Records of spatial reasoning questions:
_ _ _ _ _ _ _
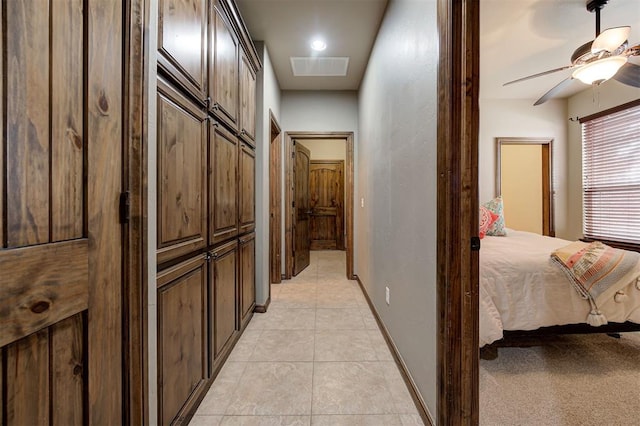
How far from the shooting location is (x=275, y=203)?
349 centimetres

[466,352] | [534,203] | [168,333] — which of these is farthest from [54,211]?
[534,203]

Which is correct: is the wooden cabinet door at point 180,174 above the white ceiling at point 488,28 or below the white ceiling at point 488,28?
below

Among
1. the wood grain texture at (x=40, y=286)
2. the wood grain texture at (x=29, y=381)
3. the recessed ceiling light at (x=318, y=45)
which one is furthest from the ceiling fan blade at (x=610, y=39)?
the wood grain texture at (x=29, y=381)

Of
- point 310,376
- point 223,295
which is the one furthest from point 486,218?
point 223,295

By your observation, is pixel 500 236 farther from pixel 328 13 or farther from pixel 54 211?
pixel 54 211

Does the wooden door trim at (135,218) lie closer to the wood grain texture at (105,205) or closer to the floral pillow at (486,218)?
the wood grain texture at (105,205)

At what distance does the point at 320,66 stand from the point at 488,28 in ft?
5.46

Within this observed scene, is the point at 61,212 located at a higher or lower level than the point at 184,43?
lower

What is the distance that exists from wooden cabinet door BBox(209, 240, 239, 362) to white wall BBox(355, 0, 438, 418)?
3.70 ft

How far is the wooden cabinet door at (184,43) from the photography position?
3.50ft

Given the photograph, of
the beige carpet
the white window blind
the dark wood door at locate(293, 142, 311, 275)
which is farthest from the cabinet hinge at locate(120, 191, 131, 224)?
the white window blind

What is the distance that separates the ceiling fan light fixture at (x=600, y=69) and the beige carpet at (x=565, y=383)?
216 centimetres

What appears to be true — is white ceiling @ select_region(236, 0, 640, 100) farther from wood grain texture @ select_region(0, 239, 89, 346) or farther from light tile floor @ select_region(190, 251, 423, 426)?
light tile floor @ select_region(190, 251, 423, 426)

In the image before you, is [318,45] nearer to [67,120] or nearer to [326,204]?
[67,120]
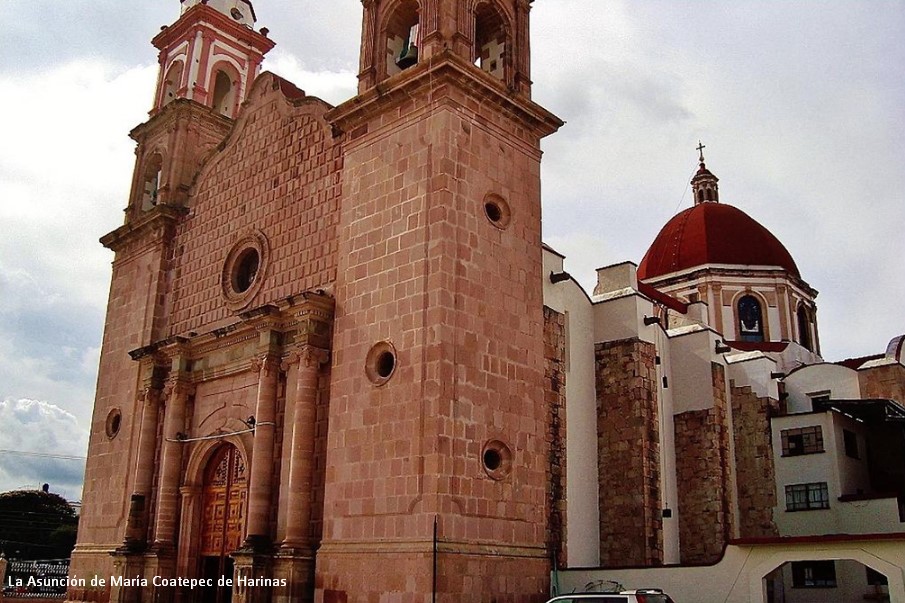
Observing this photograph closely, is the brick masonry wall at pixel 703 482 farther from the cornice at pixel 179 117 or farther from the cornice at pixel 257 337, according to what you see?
the cornice at pixel 179 117

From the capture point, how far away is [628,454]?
774 inches

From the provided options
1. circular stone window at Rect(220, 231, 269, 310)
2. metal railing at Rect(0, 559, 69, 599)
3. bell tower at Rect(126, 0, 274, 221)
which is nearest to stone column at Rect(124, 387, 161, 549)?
circular stone window at Rect(220, 231, 269, 310)

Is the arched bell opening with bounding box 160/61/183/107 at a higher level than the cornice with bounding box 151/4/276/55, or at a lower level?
lower

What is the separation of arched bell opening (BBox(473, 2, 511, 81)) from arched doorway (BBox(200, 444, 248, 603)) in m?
9.76

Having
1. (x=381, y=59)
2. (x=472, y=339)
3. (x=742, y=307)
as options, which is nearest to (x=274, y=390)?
(x=472, y=339)

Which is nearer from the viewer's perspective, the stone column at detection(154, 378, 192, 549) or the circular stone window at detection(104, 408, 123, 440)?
the stone column at detection(154, 378, 192, 549)

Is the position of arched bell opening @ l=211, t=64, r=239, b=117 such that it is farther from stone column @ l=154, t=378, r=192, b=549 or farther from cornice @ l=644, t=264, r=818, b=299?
cornice @ l=644, t=264, r=818, b=299

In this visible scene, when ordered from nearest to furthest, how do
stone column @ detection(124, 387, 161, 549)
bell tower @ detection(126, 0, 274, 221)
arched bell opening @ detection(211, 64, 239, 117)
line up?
stone column @ detection(124, 387, 161, 549)
bell tower @ detection(126, 0, 274, 221)
arched bell opening @ detection(211, 64, 239, 117)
_ _ _ _ _ _ _
## Instruction
Report every line of the entries above that contains the word "tile", copying each line in full. Case counts.

## Correct answer
What appears to be true — is white ceiling @ select_region(236, 0, 640, 100) farther from wood grain texture @ select_region(0, 239, 89, 346) or farther from light tile floor @ select_region(190, 251, 423, 426)?
light tile floor @ select_region(190, 251, 423, 426)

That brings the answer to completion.